Remember turning 16? The first thing most of us did was run down to the DMV, permit clutched in hand, to take our driving tests. We prayed we’d get friendly examiners, that we’d dominate parallel parking, and that our photos wouldn’t look too goofy. With our licenses, we knew, came freedom—freedom from public transportation or begging parents and friends for rides. We could get jobs, run errands for our parents, or go places at night without the fear that comes of walking down dark streets. Visions of road trips danced in our heads. Suddenly, with the possession of driver’s licenses, we joined a new class of members of society. It was an important rite of passage, but one that most of took for granted.
This month, thousands of Californians will know the sweet freedom that comes with being able to move freely through the streets without fear. They will become licensed and insured drivers, despite being in this country illegally. They can go to their jobs, pick up their children, see the doctor, or buy groceries with greater ease than before. If they are stopped for driving infractions, their cars will not be impounded. Life will become slightly easier for these newly licensed drivers, and for us, their neighbors as well.
Of course there are many who will protest. Why reward undocumented residents with a license? Why not make their lives as hard as possible? Even a newly licensed teenager knows the refrain: driving is a privilege, not a right.
I will confess to a bit of a bias. I owe my marriage to a driver’s license. Years ago, when I met my husband, he was planning to move back to Mexico. He’d been here for 10 years, undocumented, and had decided that he was getting nowhere. With the wages he’d earned working two or three jobs, he had bought his parents a home and paid for his younger siblings’ education, but now it was time to do something for himself, and returning to Mexico to set up a business seemed the best way to do that. There was just the tiny pesky issue of a traffic ticket to clear up. He knew the value of protecting his driver’s license, in case he ever returned to the US, and so he decided to stay long enough to complete traffic school and clear his driving record. While waiting for his traffic school date, he met me, we married, and he lived happily (and legally) ever after. Romance meets the American Dream.

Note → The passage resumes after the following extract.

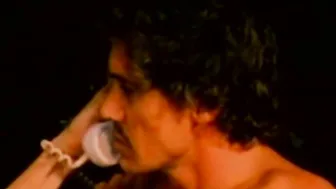Sixties porn video – Old Time Love of Classic Porno Films From The Seventies
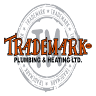 Trademark Plumbing & Heating Ltd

My dear husband aside, I tend to err on the side of practicality: I want drivers on the road around me to be insured. I’d like their cars to be smogged and registered, and I want the security of knowing that they have passed a driver’s test. I’m hopeful the fees paid to the DMV will help fill state coffers and boost California’s economy.

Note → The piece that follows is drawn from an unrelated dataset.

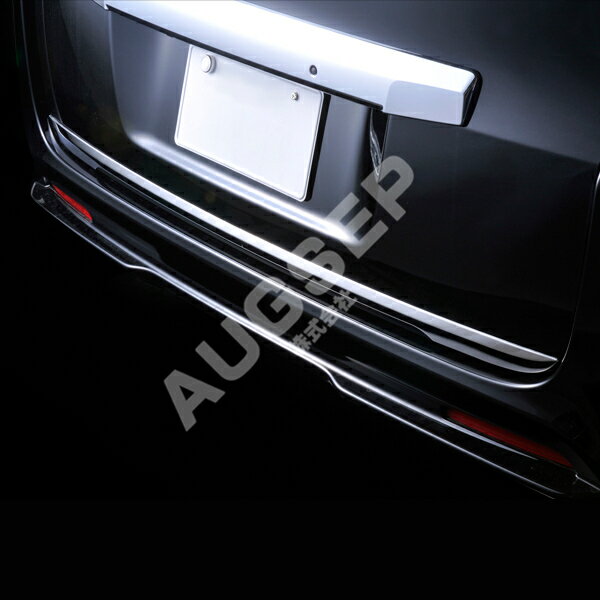 ��20%������ۥ��ƥåץ若�� RK���� �ꥢ�����ȥȥ�� �ꥢ�����ȥ��С� �����ȥȥ�� �ꥢ�����˥å��� ������ ���ƥ�쥹 ���� ���� STEPWGN 1P ex268�ɥ쥹���å� �������� �ѡ��� ���������꡼ ������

Selfishly, I want the undocumented parents of my students to be able to drop them off and pick them up on time and to attend parent conferences, Back-to-School Night, and Open House. I want sick students to go home as quickly as possible, instead of sitting in the health clerk’s office with a runny nose or a fever or pinkeye. I want students to be able to come early or stay late for tutoring, math club, robotics club, or soccer. In the long run, I admit to wanting the lives of my students to be less problematic, regardless of their immigration status, because when their lives are easier, my job in the classroom is easier. I can focus on long division and the American Revolution, instead of comforting Pablito whose father’s car was impounded, or scolding Santiago for being late again because the trolley was delayed.
I’m delighted to see California take this step. While the long lines at the DMV will inconvenience us for a while, in the long run our streets will be safer, our databases of drivers more accurate, and the lives of our children made easier. California got this one right.